C’estoit, à la verité, un merveilleux exemple, et de tres-grand fruict pour l’institution du peuple, de voir tous les jours en sa presence cent, deux cens, et mille couples d’hommes, armez les uns contre les autres, se hacher en pieces avecques une si extreme fermeté de courage qu’on ne leur vist lacher une parolle de foiblesse ou commiseration, jamais tourner le dos, ny faire seulement un mouvement lache pour gauchir au coup de leur adversaire, ains tendre le col à son espée et se presenter au coup. Il est advenu à plusieurs d’entre eux, estans blessez à mort de force playes, d’envoyer demander au peuple s’il estoit content de leur devoir, avant que se coucher pour rendre l’esprit sur la place.

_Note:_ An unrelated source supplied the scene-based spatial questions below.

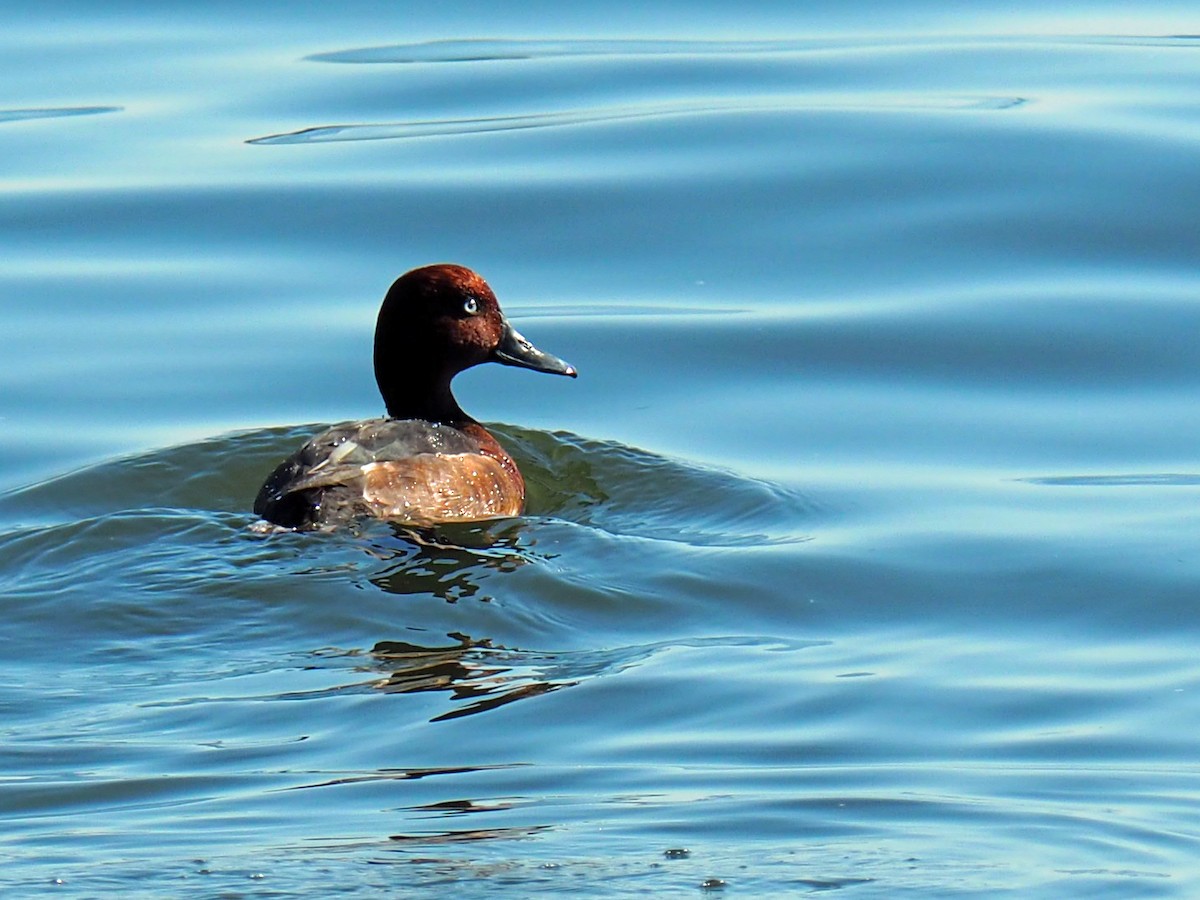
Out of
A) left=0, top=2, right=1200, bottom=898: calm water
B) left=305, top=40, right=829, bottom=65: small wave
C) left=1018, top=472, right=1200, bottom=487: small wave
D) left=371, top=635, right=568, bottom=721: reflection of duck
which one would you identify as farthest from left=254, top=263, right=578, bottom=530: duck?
left=305, top=40, right=829, bottom=65: small wave

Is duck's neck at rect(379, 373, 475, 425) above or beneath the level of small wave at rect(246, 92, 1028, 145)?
beneath

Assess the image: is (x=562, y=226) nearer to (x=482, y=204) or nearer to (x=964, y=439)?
(x=482, y=204)

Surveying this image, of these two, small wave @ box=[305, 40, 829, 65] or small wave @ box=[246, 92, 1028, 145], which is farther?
small wave @ box=[305, 40, 829, 65]

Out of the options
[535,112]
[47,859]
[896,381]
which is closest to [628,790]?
[47,859]

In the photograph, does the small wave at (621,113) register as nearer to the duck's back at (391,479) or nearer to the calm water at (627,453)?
the calm water at (627,453)

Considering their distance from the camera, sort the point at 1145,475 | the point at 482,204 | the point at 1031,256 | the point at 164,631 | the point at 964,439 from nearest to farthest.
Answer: the point at 164,631, the point at 1145,475, the point at 964,439, the point at 1031,256, the point at 482,204

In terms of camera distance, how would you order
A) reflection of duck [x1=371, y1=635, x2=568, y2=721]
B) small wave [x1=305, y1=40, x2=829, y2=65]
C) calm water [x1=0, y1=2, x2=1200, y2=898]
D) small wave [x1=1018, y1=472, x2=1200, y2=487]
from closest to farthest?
calm water [x1=0, y1=2, x2=1200, y2=898], reflection of duck [x1=371, y1=635, x2=568, y2=721], small wave [x1=1018, y1=472, x2=1200, y2=487], small wave [x1=305, y1=40, x2=829, y2=65]

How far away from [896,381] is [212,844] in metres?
6.42

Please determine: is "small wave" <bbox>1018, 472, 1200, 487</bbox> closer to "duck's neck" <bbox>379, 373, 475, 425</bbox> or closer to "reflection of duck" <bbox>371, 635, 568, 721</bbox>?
"duck's neck" <bbox>379, 373, 475, 425</bbox>

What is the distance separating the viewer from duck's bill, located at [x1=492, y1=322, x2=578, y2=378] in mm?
10633

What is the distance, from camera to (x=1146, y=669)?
24.0 feet

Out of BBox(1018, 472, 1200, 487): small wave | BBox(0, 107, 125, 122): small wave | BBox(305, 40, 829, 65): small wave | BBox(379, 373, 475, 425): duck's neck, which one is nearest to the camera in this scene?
BBox(1018, 472, 1200, 487): small wave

Il ne falloit pas seulement qu’ils combattissent et mourussent constamment, mais encore allegrement : en maniere qu’on les hurloit et maudissoit, si on les voyoit estriver à recevoir la mort. Les filles mesmes les incitoient :

consurgit ad ictus ;
Et, quoties victor ferrum jugulo inserit, illa
Delitias ait esse suas, pectusque jacentis
Virgo modesta jubet converso pollice rumpi.

Les premiers Romains employoient à cet exemple les criminels ; mais dépuis on y employa des serfs innocens, et des libres mesmes qui se vendoyent pour cet effect ; jusques à des Senateurs et Chevaliers Romains, et encore des femmes :

Nunc caput in mortem vendunt, et funus arenae,
Atque hostem sibi quisque parat, cum bella quiescunt.
Hos inter fremitus novosque lusus,
Stat sexus rudis insciusque ferri,
Et pugnas capit improbus viriles.

Ce que je trouverois fort estrange et incroyable si nous n’estions accoustumez de voir tous les jours en nos guerres plusieurs miliasses d’hommes estrangiers, engageant pour de l’argent leur sang et leur vie à des querelles où ils n’ont aucun interest.